Адам никогда не мог понять, говорит ли его мать серьезно или шутит. Она обладала детским тщеславием и обнаруживала его совершенно открыто. А через минуту вела беседу с тонким знанием и проницательностью искушенного политика. Отец, несмотря на высокое положение, никогда не мог похвастаться ничем подобным.

– В Лондоне полагают смерть русского царя у нас неизбежной, – сообщил сын. – Лорд Элленгейм, хранитель тайной печати, выразился совершенно определенно. Мы между молотом и наковальней. Что делать?

Старуха задумалась.

– Им хорошо, – протянула она. – У себя на острове. Никто их не достанет. Эти господа далеко и могут позволить себе думать о том, как осложнить жизнь России, оставаясь безнаказанными. А мы? Перед ними даже не встает вопрос: что будет с Польшей, если царя убьют в Варшаве?

– Для них это способ вывести Петербург из войны со Стамбулом, – отозвался сын. – Но мы должны подумать о себе. Как лишить царя престола и не накликать на себя нашествие? Я уже не говорю еще одного кандидата в виде герцога Рейхштадтского? – Адам затосковал и знаком приказал горничной принести и себе стаканчик наливки.

Изабелла подняла на сына чуть насмешливые глаза. Нет, герцог Рейхштадтский им совсем не нужен. Лишний претендент. Яркое наполеоновское знамя.

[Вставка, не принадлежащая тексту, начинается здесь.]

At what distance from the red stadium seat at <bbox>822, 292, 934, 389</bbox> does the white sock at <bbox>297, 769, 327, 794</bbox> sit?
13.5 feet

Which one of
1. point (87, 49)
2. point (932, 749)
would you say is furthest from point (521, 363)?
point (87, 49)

Стоит им помахать, и половина Польши встанет за него только из чувства противоречия, забыв, что рядом, дома есть готовый кандидат, который уже сто раз спасал свой народ от погрома со стороны русских головорезов.

– Так что делать? – интонации его голоса были просительными, как в детстве, когда срывался с привязи любимый отцовский скакун или улетал хороший дрессированный кречет.

– Кто может помешать Николаю? – со сдержанным раздражением потребовала мать. – Константин. Значит, через него и будем действовать. О, не через самого, – она заметила скептическое выражение на лице у сына. – Он слишком горяч и вздорен. Но, вероятно, в его окружении есть люди, которые много потеряют, если младший брат коронуется в Варшаве, как короновался в Москве. Ведь меланхоличка Лович могла бы стать нашей королевой. А воспитатель цесаревича генерал Курута – наместником. Чисто гипотетически.